Chaque mercredi, on rend hommage à un grand classique du cinéma. A voir ou à revoir.

Ecrit, réalisé et interprété par Sacha Guitry, d’après son unique roman Mémoires d’un tricheurLe Roman d’un tricheur – sorti en 1936, un an après le roman – est une merveille indémodable, notamment en raison de la narration. En effet, c’est quasi-uniquement une voix off – celle du héros racontant sa vie – qui va alimenter le récit et guider la mise en scène. Voici donc un homme d’une cinquantaine d’années qui écrit à la terrasse d’un café ses mémoires retraçant le cours d’une existence marquée par un paradoxe. Enfant, c’est grâce au vol de quelques pièces dans le porte-monnaie de sa mère qu’il échappa au funeste destin frappant sa famille. Puni de son larcin en étant privé de dîner, le garçon ne mangea pas les champignons vénéneux qui empoisonnèrent mortellement les siens…

Par la suite, après avoir été chasseur et groom dans des restaurants ou de grands hôtels à Paris comme à Monaco, l’homme devient voleur professionnel puis tricheur en endossant le rôle de croupier dans des casinos. A l’instar du vol « fondateur » lui ayant sauvé la vie, il découvre que l’honnêteté le conduit à être puni quand la tricherie lui permet de s’enrichir. Autre paradoxe : c’est en abandonnant son « métier » de tricheur pour devenir un simple joueur qu’il perdra sa fortune.

Artifice et illusion

Le Roman d’un tricheur est la superbe illustration d’un cinéma qui assume son art de l’artifice et de l’illusion, à l’image du générique d’ouverture au cours duquel Guitry présente l’équipe du film. Comédie pétulante, faussement immorale, dont le cynisme est tempéré par l’émotion (celle provoquée par la fuite du temps ou les retrouvailles du narrateur avec le soldat qui lui sauva la vie durant la Grande Guerre), le film avance par ellipses et par digressions.

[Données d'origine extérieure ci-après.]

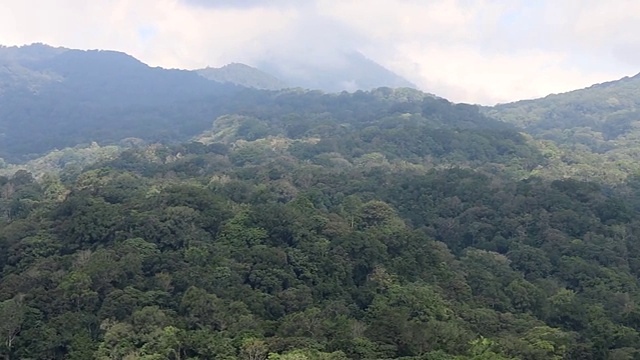 双湖，巴厘岛视频素材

Le goût du jeu (au sens dramaturgique) et des faux-semblants imprègne cette œuvre éminemment littéraire et totalement cinématographique. L’écriture de Guitry fourmille de trouvailles, d’aphorismes, de formules (« Il m’a dit « Bonjour » comme on dit « Adieu » et « Viens avec moi » comme on dit « Fous-moi le camp » »). François Truffaut et Orson Welles – parmi d’autres – plaçaient très haut Le Roman d’un tricheur. Une fois de plus donc on ne leur donnera pas tort.